Наконец на седьмой день в устье реки спокойно вошли самки. Они заметно отличались от самцов. Тело их было несколько длиннее и походило на прямоугольную коробку. Белый живот пух от икры. Когда рыба поворачивалась боком к солнцу, ее чешуя отливала бирюзово-желтоватыми темами.

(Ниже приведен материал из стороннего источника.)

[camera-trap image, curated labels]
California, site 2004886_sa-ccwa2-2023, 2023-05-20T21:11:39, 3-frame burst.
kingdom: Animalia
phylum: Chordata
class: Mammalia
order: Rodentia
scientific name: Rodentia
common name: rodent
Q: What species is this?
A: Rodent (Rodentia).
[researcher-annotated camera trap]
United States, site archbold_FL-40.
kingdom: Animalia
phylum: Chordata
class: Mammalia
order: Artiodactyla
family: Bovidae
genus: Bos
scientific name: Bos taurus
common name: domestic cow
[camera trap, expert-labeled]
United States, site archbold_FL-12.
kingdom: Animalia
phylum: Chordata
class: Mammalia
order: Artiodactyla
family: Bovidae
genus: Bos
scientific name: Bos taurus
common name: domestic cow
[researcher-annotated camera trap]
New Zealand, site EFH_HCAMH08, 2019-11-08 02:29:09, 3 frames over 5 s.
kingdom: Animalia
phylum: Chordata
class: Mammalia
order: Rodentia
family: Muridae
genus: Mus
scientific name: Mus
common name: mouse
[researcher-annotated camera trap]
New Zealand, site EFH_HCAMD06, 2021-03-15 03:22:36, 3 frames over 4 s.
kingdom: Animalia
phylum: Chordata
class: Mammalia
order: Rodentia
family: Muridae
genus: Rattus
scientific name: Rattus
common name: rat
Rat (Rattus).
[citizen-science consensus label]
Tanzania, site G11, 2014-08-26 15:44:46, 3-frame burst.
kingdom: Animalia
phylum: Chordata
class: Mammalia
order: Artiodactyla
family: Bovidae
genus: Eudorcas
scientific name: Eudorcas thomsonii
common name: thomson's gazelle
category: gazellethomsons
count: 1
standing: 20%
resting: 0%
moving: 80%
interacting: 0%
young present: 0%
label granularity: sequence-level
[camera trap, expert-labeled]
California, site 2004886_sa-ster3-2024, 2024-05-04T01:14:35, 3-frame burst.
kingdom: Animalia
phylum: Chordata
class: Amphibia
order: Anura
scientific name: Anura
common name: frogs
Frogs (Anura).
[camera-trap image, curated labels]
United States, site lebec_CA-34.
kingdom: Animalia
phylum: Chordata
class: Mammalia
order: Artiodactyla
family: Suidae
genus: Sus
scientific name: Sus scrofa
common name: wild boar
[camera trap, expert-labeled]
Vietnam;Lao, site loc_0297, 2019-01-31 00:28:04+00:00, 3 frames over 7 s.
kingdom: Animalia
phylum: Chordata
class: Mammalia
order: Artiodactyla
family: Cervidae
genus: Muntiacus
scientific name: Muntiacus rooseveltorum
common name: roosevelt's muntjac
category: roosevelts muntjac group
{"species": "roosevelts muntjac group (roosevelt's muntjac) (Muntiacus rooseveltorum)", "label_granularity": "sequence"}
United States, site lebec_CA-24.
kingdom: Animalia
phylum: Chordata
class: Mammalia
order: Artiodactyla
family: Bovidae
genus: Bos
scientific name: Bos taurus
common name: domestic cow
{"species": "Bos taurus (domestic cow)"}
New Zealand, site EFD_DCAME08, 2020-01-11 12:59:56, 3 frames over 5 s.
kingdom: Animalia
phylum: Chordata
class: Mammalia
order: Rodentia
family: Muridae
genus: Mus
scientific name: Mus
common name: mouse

Заметив самок, самцы сразу бросили драки и пошли к ним навстречу. Перемешавшись с самками, они густой стаей двинулись вверх по Амуру. В своем движении они взрябили воду, нагнали на берега мелкие волны и глухо шелестели на речных перекатах. Пороги, кусты, камышовые заросли не были для них препятствием. Слабые рыболовные снасти, ветхие заездки, гиляцкие кули[24]), ловушки валились от их напора…

Он и на этот раз благополучно миновал все препятствия. Рядом с ним резвилась и плескалась крупная самка. Она то-и-дело заигрывала с ним, и оба, отделившись от стаи, играли на речной поверхности. Но далеко отплывать от стаи они боялись.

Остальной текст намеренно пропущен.